When the Supreme Court ended the discriminatory Defense of Marriage Act in June, those of us fighting for equality these many years knew the ripples would stretch far and wide – but assumed implementation would continue to be rocky. But yesterday’s decision by the Pentagon to extend federal benefits to the families of legally married same-sex members of the military is encouraging in its clarity and speed.
“The Department of Defense remains committed to ensuring that all men and women who serve in the U.S. Military, and their families, are treated fairly and equally as the law directs,” the Pentagon announced Wednesday. The announcement said the Pentagon would allow leave for couples who are not stationed in jurisdictions that recognize same-sex marriage so they can travel to states like ours to be married.
This extension of earned benefits to families of legally married members of the military is a huge leap forward. And, based on my work with military families, something the Pentagon is right to grant because military families might be the last to truly ask.
What surprises some is that the selfless call to serve extends to military families. When we at the Massachusetts Military Heroes Fund work with the families of fallen service men and women, more often than not the first response to offers to help – from our nonprofit, from state and federal veteran’s services or friends and family – is to politely decline the offer. Even when it comes to benefits they know they deserve and are part of what our government promised their loved ones, the first inclination is to say “no thanks” because it was all part of signing up for our citizen military.

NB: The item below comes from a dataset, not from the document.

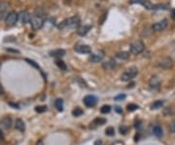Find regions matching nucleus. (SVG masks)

That’s why doing the work our nonprofit does, helping secure benefits and other support for the families of our military heroes, is so important. And that’s why decisions like the one made yesterday is so important.
The fight is by no means over and I will join others in continuing to fight to ensure that the entire LGBT community in the military has equal protection throughout the United States. It is worth pausing to reflect on worthy successes and praise those who led them but we also have to stand up with those able to join us and also for those who, because it is sometimes just the military way, need us to do it for them.
When a hero gives their life for our great nation, no reasonable person asks whether they were gay or straight, bisexual or transgendered. The first question I hear for military families is, “How can we help you make sense of your loss, honor your loved one and rebuild your life in the wake of such tragedy?”
Now the Pentagon has helped make that a reality – and policy – for all those serving in the military.